SOURCE DOCUMENT ▸
------

In July 1996, the Lake County District Attorney filed a complaint charging Gonzales with selling cocaine (Health & Saf. Code, § 11352, subd. (a)), based on a May 17, 1996 sale of 0.16 grams of base cocaine to an undercover officer. Gonzales pled guilty to the offense as charged and was released on his own recognizance. In a presentencing report, the probation department wrote that Gonzales was eligible for probation but recommended that he be sentenced to “the upper term of three (3) years.” In fact, a violation of Health and Safety Code section 11352, subdivision (a), was at all times relevant to this appeal punishable by three, four, or five years in prison. (Health & Saf. Code, § 11352, subd. (a); Stats. 1976, ch. 1139, § 67, pp. 5079-5080.) Gonzales failed to appear for sentencing on November 21, 1996, and a bench warrant was issued for his arrest.

On March 24, 2000, Gonzales called the court and asked that the matter be placed on calendar for sentencing. A sentencing hearing was scheduled for March 30, but Gonzales did not appear.

On January 20, 2002, Gonzales turned himself in. A supplemental probation report was ordered, and the matter was set for sentencing. The supplemental report stated that Gonzales was working as a construction laborer, supporting four children, and reportedly no longer using drugs. He acknowledged that he had exercised poor judgment in selling cocaine and said he had greatly matured since he committed the offense. The report recommended a grant of probation. At the February 22 sentencing hearing, the court suspended imposition of sentence and placed Gonzales on probation for three years.

------

THE INPUT ▸

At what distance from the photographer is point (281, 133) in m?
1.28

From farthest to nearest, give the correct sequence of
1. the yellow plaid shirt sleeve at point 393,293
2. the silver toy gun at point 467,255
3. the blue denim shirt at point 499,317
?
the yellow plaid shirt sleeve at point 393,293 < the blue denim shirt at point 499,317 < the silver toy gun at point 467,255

------

WRITTEN PROBLEM 1 ▸
Please convert the rows into a numbered list, beginning at the line that has "From farthest to" and stopping after the last line of the rows, with blank lines left out.
WRITTEN PROBLEM 2 ▸
Carry on the court case passage from the point where it stops.
The court case passage and the rows have nothing to do with each other.

ANSWER 1 ▸
1. From farthest to nearest, give the correct sequence of
2. 1. the yellow plaid shirt sleeve at point 393,293
3. 2. the silver toy gun at point 467,255
4. 3. the blue denim shirt at point 499,317
5. ?
6. the yellow plaid shirt sleeve at point 393,293 < the blue denim shirt at point 499,317 < the silver toy gun at point 467,255

ANSWER 2 ▸
On October 30, 2003, the probation department reported a violation of Gonzales’s probation. In Alameda County Superior Court, Gonzales had pled no contest to being a felon in possession of a firearm (Pen. Code, § 12021, subd. (a)(1)). Pursuant to a plea agreement, he was granted five years probation for that offense on the condition he serve 180 days in county jail through the work furlough program. On November 10, 2003, the Lake County Superior Court summarily revoked Gonzales’s probation and issued a warrant for Gonzales’s arrest.

On January 27, 2006, Gonzales appeared in Lake County Superior Court and denied the violation of probation. On April 21, he admitted violating probation by committing the Alameda County offense. A supplemental probation report reported facts Gonzales had not disclosed to probation during preparation of his 2002 supplemental report: he had been convicted in San Francisco County of felony possession of marijuana for sale in 1998 (Health & Saf. Code, § 11359), for which he received three years probation, and misdemeanor driving with a suspended license in 1999. Gonzales was gainfully employed, but he admitted recent cocaine use and, after initially denying cocaine use, admitted recent use when asked to submit to urinalysis. He also admitted that he had stopped reporting to probation in May 2005. Probation recommended “the upper term of three (3) years” in state prison.

The record does not disclose the reason for the three-year delay in holding this hearing.

At a June 2, 2006 sentencing hearing, the court sentenced Gonzales to two years in prison. The court commented that Gonzales had been lucky to get probation in the first place for a drug sale offense. Gonzales had committed the original offense while he was on probation for another crime; he had violated probation not only by committing the Alameda County offense but also by using drugs; and he had initially lied about his drug use. The court ruled: “I think although you don’t have a lengthy record that based on your conduct here that you used up your chances at probation . . . . [¶] However, I don’t feel in your case that the upper term is appropriate and the Court would impose the mid term in this case, and that would be two years instead of three years.”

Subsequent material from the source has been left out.